## KUTIPAN PILIHAN
====
Kasus kekerasan terhadap wartawan kembali dipertontonkan oleh sejumlah oknum polisi di Kota Kendari, yang bertugas mengamankan unjukrasa mahasiswa di Kantor Balai Latihan Kerja (BLK) Kendari, Kamis, (18/3/2021).
Rudinan, wartawan Berita Kota Kendari tak luput dari sasaran kekerasan atas tindakan brutal yang dilakukan sejumlah oknum bhayangkara, yang sepatutnya melindungi, mengayomi dan memberi rasa aman.
Rudinan tak hanya dipukuli secara fisik. Makin dengan sebutan salah satu “binatang” pun dilontarkan oknum polisi yang tak terima dengan kehadiran insan pers meliput unjukrasa mahasiswa yang berakhir ricuh dengan polisi.
Kasus kekerasan yang dialami wartawan Berita Kota dan dilakukan oknum polisi di Sulawesi Tenggara, merupakan tindakan brutal oknum yang sudah kesekian kalinya terjadi. Ketua PWI Sultra, Sarjono menilai insiden tersebut merupakan tindakan yang sudah berulang.
Kapolres Kendari AKBP Didik Erfianto didampingi Kasat Reskrim Polres Kendari, AKP I Gede Pranata Wiguna, sudah menyampaikan permintaan maaf atas insiden tersebut.
Permintaan maaf pimpinan kepolisian setelah mencederai wartawan yang juga mengemban tugas sebagai pengawal demokrasi, itu sah-sah saja dan dapat dimaafkan secara manusiawi.
Tetapi menilik kasus kekerasan yang terus berulang dipertontonkan oknum korps bhayangkara terhadap jurnalis, mengindikasikan bahwa sebagian oknum polisi rupa-rupanya masih berpikir feodal. Mereka juga jumawa mempertontonkan arogansi kekuasaan yang melekat dalam uniform mereka. Wartawan masih kerap dianggap musuh. Miris…!!!
====
Butir penalaran spasial visual:
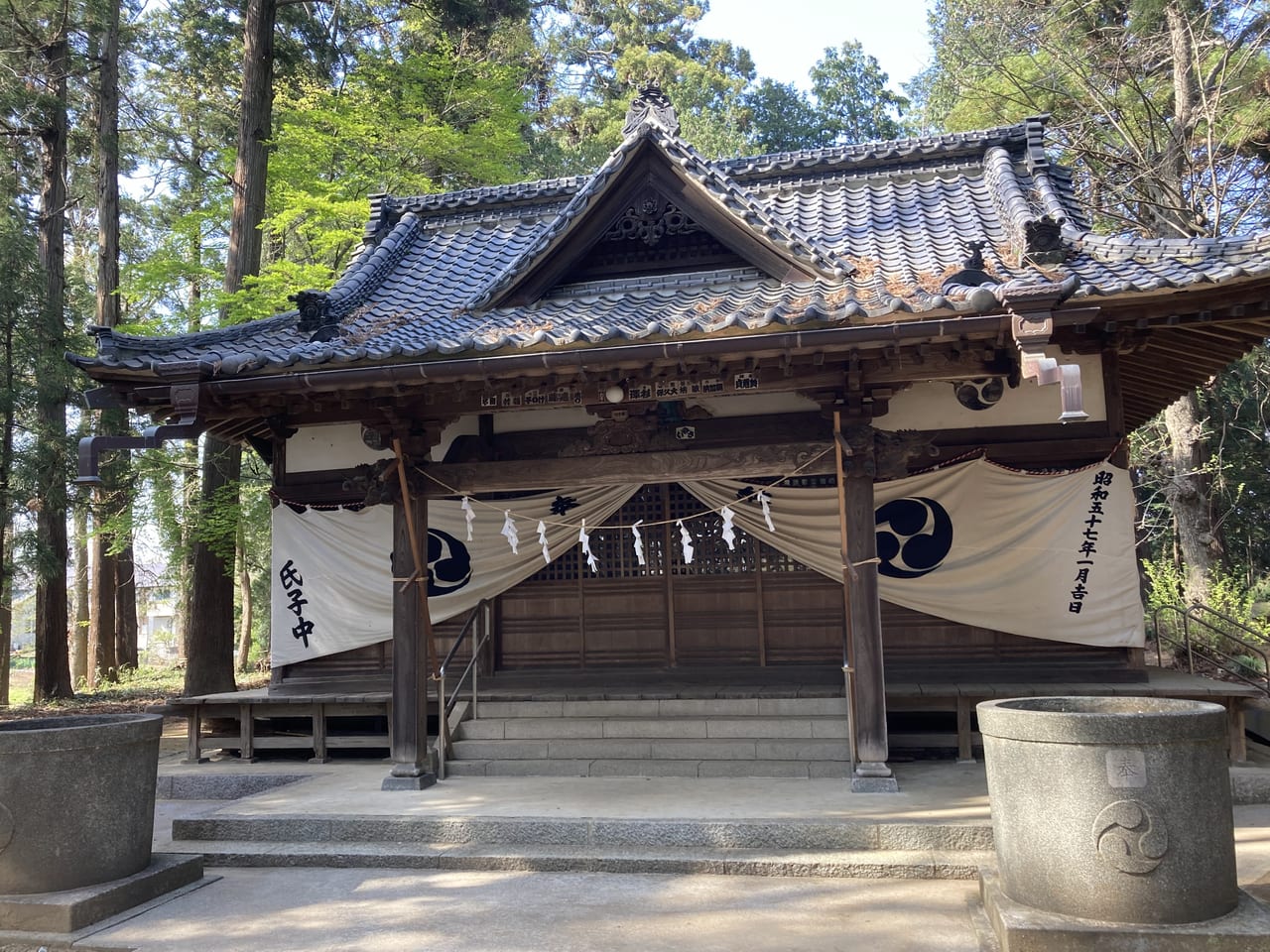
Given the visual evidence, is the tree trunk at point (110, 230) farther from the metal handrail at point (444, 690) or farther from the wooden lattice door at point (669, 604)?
the wooden lattice door at point (669, 604)

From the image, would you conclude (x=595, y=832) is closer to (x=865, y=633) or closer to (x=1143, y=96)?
(x=865, y=633)

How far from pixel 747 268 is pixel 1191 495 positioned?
11337 mm

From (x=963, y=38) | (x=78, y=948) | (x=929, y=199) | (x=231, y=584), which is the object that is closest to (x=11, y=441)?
(x=231, y=584)

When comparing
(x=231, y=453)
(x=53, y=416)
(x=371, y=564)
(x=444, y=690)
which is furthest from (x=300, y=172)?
(x=444, y=690)

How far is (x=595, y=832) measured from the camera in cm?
634

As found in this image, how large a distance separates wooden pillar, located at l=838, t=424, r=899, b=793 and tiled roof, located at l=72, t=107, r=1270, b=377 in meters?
1.29

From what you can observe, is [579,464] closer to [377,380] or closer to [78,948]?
[377,380]

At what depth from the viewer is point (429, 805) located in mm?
7043

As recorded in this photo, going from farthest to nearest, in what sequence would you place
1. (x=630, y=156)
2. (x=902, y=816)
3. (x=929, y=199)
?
(x=929, y=199) < (x=630, y=156) < (x=902, y=816)

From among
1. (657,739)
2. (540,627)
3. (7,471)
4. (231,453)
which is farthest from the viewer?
(7,471)

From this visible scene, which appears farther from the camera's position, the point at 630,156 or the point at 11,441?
the point at 11,441

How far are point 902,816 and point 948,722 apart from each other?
2997mm

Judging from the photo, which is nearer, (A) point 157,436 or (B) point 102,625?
(A) point 157,436

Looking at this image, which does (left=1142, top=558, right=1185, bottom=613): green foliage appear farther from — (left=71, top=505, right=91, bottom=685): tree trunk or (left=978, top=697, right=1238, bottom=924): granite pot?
(left=71, top=505, right=91, bottom=685): tree trunk
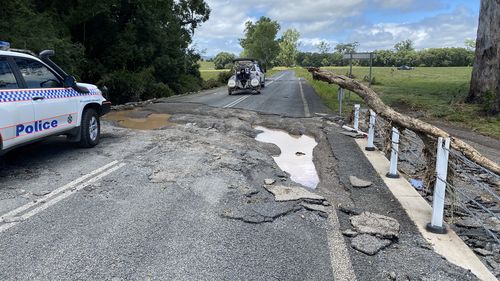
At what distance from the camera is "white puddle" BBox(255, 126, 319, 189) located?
7645 millimetres

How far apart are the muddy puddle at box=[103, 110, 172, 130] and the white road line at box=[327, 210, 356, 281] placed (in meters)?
8.01

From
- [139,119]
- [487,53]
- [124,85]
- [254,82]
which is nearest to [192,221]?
[139,119]

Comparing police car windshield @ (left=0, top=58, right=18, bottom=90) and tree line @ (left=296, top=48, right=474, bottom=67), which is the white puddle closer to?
police car windshield @ (left=0, top=58, right=18, bottom=90)

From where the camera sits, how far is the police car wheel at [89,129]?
332 inches

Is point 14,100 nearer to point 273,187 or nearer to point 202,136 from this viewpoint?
point 273,187

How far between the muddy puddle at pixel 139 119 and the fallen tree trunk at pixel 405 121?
16.3ft

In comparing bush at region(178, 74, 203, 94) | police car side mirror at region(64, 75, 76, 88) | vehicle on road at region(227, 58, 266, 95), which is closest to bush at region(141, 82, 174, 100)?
bush at region(178, 74, 203, 94)

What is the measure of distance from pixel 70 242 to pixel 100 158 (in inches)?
148

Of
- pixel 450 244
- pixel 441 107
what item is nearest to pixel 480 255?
pixel 450 244

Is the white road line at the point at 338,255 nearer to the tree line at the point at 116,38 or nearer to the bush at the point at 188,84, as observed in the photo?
the tree line at the point at 116,38

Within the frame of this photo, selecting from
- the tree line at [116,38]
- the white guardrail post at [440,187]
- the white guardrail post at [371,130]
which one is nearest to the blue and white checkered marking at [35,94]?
the white guardrail post at [440,187]

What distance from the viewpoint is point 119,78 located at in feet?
76.8

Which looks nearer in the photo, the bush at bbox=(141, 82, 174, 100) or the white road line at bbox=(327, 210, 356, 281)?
the white road line at bbox=(327, 210, 356, 281)

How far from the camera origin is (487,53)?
====
## KETENTUAN TUGAS
Jawablah pertanyaan tentang teks kekerasan terhadap wartawan di Kendari ini, satu jawaban per baris dengan nomor yang sama.
1. Siapa wartawan Berita Kota Kendari yang menjadi sasaran kekerasan?
2. Siapa Ketua PWI Sultra yang menilai insiden itu sebagai tindakan yang sudah berulang?
3. Siapa yang menyampaikan permintaan maaf atas insiden tersebut, dan siapa yang mendampinginya?

## JAWABAN TERTULIS
1. Rudinan.
2. Sarjono.
3. Kapolres Kendari AKBP Didik Erfianto, didampingi Kasat Reskrim Polres Kendari, AKP I Gede Pranata Wiguna.